CPJ Editorial Director Elana Beiser, who authored the report, wrote that the press advocacy organization is still investigating at least 24 additional killings and acknowledged the difficulty of confirming reports from Libya, Yemen and Iraq. Earlier this year, CPJ visited Iraq to investigate reports of as many as 35 journalists who were "missing, dead or held captive" in Mosul, an Iraqi city controlled by militants from the Islamic State, or ISIS.
"With the militant group’s stranglehold on information about the city, CPJ could confirm the deaths of only a handful," Beiser wrote. "Region-wide, CPJ has received reports of dozens more journalists killed, but is unable to independently confirm that the individuals have in fact died and, if so, whether journalistic work was the reason. Several of these journalists can be found on CPJ’s 'missing' list."
Though many major news organizations have stopped sending journalists to Syria, the war-ravaged country remained the deadliest for the fourth consecutive year, with 13 deaths.
Countries that are active war zones, like Syria, or led by regimes opposed to a free press typically top CPJ's annual list. However, France surprisingly ranked second in 2015 as a result of the November terrorist attacks in Paris and the January attack on the offices of the satirical newspaper Charlie Hedbo. Eight journalists were killed in the January massacre, and one was killed in November while covering the Eagles of Death Metal concert at the Bataclan Theater, where attackers went on a shooting rampage.
The Islamic State's savage treatment of journalists has been witnessed before, with militants beheading several last year and disseminating videos of the killings for propaganda purposes. But Sherif Mansour, CPJ's program coordinator for the Middle East and North Africa, said in an interview that militants in 2015 were also "crossing borders and ... delivering on their threats beyond their sphere of influence."
That happened not only in France, but also in Turkey. In October, Islamic State militants killed two Syrian journalists in Urfa, Turkey, one of whom was a member of "Raqqa is Being Slaughtered Silently," an anti-Islamic State citizen journalist collective that has bravely covered everything from air strikes to the brutality of daily life inside the terrorist group’s Syrian stronghold.
On Sunday, unknown assailants in Gaziantep, Turkey, killed Naji Jerf, an editor and documentary filmmaker who chronicled the Islamic State's atrocities. CPJ is still investigating the circumstances surrounding Jerf's death, and so his case was not included in the year-end report published Tuesday. In response to the recent killings, Mansour said he has been "getting a lot of frantic emails" from journalists in Turkey, some of whom he doesn't consider safe in that country.

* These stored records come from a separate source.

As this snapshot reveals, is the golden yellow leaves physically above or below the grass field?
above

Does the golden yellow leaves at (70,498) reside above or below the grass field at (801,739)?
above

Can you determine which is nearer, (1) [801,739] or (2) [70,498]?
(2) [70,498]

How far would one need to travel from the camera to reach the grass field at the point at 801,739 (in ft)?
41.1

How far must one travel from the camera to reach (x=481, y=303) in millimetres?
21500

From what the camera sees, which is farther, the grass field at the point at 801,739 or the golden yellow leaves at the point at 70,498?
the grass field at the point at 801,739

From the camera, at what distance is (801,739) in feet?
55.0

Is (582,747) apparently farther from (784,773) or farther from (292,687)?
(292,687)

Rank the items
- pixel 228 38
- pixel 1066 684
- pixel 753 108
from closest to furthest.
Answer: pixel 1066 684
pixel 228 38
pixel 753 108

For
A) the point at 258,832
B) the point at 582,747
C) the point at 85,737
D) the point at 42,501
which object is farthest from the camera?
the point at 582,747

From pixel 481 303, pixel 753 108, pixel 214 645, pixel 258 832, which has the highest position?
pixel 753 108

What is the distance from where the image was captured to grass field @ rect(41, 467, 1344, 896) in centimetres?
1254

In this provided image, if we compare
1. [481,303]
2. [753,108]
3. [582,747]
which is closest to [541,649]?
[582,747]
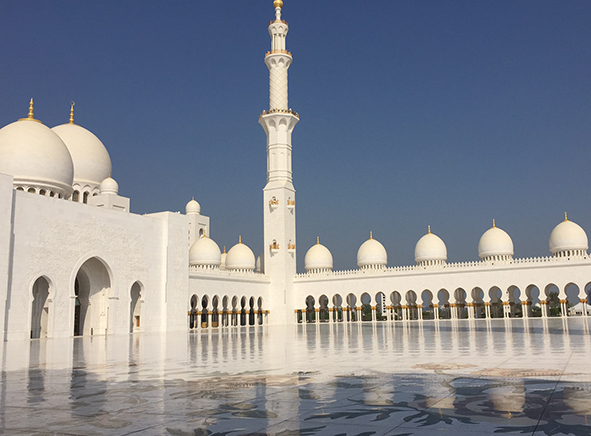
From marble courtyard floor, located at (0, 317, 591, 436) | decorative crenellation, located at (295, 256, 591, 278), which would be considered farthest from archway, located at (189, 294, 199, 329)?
marble courtyard floor, located at (0, 317, 591, 436)

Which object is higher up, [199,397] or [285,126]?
[285,126]

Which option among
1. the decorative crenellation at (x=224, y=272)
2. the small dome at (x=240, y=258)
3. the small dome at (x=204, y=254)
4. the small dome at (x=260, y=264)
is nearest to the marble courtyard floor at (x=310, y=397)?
the decorative crenellation at (x=224, y=272)

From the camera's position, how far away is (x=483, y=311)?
36.8m

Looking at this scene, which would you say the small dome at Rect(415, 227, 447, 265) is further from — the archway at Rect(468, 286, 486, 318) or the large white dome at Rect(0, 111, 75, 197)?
the large white dome at Rect(0, 111, 75, 197)

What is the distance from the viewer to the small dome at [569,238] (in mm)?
33594

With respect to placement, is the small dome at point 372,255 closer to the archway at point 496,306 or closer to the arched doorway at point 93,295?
the archway at point 496,306

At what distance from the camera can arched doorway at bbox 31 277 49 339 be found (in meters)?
20.9

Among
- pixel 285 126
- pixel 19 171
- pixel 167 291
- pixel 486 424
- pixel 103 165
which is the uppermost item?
pixel 285 126

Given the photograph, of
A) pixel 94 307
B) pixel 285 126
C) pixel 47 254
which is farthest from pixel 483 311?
pixel 47 254

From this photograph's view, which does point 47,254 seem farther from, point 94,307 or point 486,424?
point 486,424

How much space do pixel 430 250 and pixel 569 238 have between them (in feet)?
27.0

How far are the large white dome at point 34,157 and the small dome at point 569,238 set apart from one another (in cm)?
2770

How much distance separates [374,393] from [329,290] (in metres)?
33.9

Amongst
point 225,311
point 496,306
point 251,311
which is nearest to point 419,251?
point 496,306
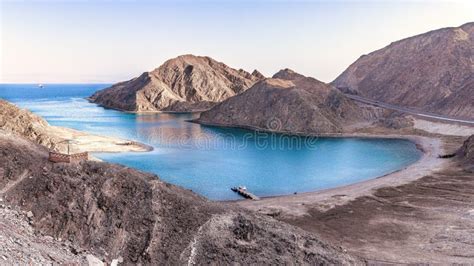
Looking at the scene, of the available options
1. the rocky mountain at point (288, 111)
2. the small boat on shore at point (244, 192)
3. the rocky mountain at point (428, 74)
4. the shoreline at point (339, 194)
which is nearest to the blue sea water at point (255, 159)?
the small boat on shore at point (244, 192)

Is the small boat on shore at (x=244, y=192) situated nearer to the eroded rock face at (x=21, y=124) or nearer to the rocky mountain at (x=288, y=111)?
the eroded rock face at (x=21, y=124)

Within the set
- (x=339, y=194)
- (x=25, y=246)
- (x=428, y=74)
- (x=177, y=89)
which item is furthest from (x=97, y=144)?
(x=428, y=74)

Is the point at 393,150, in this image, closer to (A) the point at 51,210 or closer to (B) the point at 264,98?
(B) the point at 264,98

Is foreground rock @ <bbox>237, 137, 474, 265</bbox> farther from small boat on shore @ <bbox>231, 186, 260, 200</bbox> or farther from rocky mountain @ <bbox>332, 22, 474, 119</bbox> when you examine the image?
rocky mountain @ <bbox>332, 22, 474, 119</bbox>

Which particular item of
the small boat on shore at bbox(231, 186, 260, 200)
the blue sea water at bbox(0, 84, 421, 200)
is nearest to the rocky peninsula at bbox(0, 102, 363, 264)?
the small boat on shore at bbox(231, 186, 260, 200)

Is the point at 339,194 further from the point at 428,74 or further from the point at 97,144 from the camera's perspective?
the point at 428,74

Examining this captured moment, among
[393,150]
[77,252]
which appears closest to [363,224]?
[77,252]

In an interview, Mansour said the Islamic State's strength in using social media for recruiting and propaganda purposes "is also their weakness," given that groups like Raqqa Is Being Slaughtered Silently can similarly harness such platforms to amplify the horrors of life under the terrorists' rule. He said that's why militants have specifically targeted members of the journalism organization, which CPJ honored last month with its International Press Freedom Award.
Islamic extremists also killed journalists in Bangladesh, Pakistan and Somalia this past year, according to the report.
In addition to 69 journalists who were killed, CPJ's report noted that governments have also jailed 110 -- of 199 total -- on charges of supporting terrorism or crimes against the state. The press worldwide, the report says, "is being squeezed by terrorists on the one hand and by authorities purporting to fight terror on the other."